DOCUMENT PASSAGE>
........

Spring Arbor University Top Questions

What should every freshman at Spring Arbor University know before they start?

Rebekah

Knowing what I know now about college life, I would tell my high school self to remember to buckle down and focus on the one thing that should come first in life, God. As long as I focus on God, everything else will all fall into place. I would also tell myself to take my academics more seriously my first year and to keep in mind that just because I am an athlete does not mean it is okay to merely "get by." I would tell myself that I am proud of myself for learning from my mistakes and for doing everything in my power to buckle down and improve my grades, to improve my relationship with God, and for pushing through my knee injury during fall ball.

Phil

Phil, you need to listen to me. I know you're excited for school, and you have some reservations, and hesitations. First off, calm down. That's normal. You're wrestling with feelings of trying to be accepted again, and all these 'inadequacies.' You've spent the last several years learning your strengths, skills, gifts, and abilities, and now you're about to learn how to let them shine. So go humbly, and go confidently. But beyond that, you need to take the school experience more serious. For too long, you've known you were smart. You've known you were sharp. But, if you're going to be honest with yourself...myself...ourself... you know you've also been lazy and far more capable than what you've done. It's time for excuses to be done. It's this next season of your life that will shape the rest of your life. You're about to meet your wife. Yup. (yeah she's hot...but she's a phenomenal person...out of your league). But the school work. Focus. Make it count. But remember...do it one step at a time. One semester at a time. Live well.

........

RECORD SET>
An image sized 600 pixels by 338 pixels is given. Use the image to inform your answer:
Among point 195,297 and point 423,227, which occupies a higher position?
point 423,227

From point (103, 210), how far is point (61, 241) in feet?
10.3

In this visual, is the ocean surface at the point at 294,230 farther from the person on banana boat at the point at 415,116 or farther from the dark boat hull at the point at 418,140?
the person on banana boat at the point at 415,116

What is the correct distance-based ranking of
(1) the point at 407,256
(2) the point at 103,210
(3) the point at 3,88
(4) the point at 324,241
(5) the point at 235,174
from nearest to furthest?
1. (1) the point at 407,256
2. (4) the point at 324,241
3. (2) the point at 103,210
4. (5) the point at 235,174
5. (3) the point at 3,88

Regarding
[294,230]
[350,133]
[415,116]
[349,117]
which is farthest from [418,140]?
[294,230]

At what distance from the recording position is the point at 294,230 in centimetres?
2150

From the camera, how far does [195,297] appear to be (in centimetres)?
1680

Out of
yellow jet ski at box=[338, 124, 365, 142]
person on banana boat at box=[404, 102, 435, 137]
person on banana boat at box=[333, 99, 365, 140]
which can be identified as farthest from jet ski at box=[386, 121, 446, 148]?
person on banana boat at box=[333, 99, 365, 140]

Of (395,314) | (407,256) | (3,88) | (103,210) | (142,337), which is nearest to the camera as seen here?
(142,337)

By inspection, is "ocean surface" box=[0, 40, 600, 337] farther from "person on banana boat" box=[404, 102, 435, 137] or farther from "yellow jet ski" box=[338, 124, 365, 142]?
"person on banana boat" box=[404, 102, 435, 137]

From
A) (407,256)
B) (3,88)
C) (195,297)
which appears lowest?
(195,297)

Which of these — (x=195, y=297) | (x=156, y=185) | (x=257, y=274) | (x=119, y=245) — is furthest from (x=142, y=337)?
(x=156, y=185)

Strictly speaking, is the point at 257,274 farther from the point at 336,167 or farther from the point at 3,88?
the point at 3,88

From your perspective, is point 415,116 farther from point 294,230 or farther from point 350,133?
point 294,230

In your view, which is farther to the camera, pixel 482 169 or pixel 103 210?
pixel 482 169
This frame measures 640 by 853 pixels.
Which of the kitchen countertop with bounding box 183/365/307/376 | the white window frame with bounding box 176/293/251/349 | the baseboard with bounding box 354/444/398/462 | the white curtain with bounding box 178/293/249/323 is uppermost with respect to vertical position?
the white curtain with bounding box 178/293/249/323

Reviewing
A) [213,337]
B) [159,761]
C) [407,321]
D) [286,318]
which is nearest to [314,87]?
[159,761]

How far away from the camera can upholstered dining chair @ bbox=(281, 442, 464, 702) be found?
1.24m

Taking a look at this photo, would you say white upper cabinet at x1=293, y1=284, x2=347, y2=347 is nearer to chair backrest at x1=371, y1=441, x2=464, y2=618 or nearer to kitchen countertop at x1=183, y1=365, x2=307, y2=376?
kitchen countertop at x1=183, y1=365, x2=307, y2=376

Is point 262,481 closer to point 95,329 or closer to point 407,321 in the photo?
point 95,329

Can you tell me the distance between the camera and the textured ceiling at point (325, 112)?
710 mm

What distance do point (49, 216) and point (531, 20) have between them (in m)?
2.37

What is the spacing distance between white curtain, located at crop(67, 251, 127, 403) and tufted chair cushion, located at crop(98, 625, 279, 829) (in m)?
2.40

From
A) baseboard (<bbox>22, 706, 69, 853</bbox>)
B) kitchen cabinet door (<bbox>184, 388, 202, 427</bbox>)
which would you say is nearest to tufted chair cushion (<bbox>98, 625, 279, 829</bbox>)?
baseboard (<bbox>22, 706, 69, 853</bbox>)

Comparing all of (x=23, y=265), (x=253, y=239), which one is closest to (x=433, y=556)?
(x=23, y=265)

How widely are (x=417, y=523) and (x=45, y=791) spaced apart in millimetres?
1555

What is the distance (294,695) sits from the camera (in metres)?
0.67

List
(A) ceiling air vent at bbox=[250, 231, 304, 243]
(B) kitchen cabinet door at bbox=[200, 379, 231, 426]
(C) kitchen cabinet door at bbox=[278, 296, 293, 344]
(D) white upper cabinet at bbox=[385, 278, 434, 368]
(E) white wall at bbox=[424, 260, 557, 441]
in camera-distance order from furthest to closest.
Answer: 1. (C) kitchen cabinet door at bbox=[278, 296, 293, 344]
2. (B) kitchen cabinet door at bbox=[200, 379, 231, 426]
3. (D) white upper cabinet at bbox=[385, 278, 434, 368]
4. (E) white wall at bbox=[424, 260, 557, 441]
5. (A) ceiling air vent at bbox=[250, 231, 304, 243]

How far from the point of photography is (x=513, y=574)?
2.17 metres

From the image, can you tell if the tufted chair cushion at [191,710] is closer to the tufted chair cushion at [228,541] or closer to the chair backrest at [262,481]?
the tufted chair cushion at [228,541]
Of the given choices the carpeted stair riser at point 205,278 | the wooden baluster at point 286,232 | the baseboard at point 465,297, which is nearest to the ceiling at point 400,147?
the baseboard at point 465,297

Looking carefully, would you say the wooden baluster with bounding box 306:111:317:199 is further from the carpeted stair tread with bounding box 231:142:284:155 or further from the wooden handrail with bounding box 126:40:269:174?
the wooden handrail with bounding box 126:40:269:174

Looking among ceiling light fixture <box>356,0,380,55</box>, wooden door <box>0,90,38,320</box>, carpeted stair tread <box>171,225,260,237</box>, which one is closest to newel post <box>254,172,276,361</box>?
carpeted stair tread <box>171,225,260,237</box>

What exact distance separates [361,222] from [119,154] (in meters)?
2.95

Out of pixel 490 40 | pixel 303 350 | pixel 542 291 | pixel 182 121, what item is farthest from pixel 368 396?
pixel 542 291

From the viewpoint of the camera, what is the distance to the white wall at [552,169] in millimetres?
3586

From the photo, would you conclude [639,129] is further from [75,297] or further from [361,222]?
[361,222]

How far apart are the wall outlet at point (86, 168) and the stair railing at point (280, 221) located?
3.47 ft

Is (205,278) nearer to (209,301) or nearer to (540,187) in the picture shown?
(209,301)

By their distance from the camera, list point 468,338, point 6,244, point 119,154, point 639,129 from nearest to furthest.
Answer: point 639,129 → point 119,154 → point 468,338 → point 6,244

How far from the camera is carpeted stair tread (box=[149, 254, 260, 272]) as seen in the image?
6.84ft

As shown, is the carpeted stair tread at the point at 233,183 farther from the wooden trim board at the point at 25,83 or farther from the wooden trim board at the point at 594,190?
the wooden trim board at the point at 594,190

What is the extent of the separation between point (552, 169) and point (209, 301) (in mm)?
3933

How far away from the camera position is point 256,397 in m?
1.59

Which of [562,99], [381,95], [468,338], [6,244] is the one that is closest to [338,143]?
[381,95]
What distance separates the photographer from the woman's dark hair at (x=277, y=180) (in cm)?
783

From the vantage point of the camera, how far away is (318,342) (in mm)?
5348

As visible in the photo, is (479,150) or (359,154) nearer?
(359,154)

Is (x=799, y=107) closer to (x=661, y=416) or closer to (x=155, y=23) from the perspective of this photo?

........

TASKS FOR THIS EXERCISE>
A: In the Spring Arbor University freshman advice, reproduce the passage from "What should every" to "during fall ball.", changing "God" to "faith".
B: According to the Spring Arbor University freshman advice, what things does Phil say he has spent the last several years learning?
C: Summarize the Spring Arbor University freshman advice in two sentences.

SOLUTION LIST>
A:
What should every freshman at Spring Arbor University know before they start?

Rebekah

Knowing what I know now about college life, I would tell my high school self to remember to buckle down and focus on the one thing that should come first in life, faith. As long as I focus on faith, everything else will all fall into place. I would also tell myself to take my academics more seriously my first year and to keep in mind that just because I am an athlete does not mean it is okay to merely "get by." I would tell myself that I am proud of myself for learning from my mistakes and for doing everything in my power to buckle down and improve my grades, to improve my relationship with faith, and for pushing through my knee injury during fall ball.

B: His strengths, skills, gifts, and abilities.

C: Answering what every Spring Arbor University freshman should know, Rebekah would tell her high school self to focus first on God and to take academics more seriously instead of merely getting by as an athlete. Phil tells his younger self to calm down, go humbly and confidently, stop being lazy and making excuses, and focus on school work one semester at a time.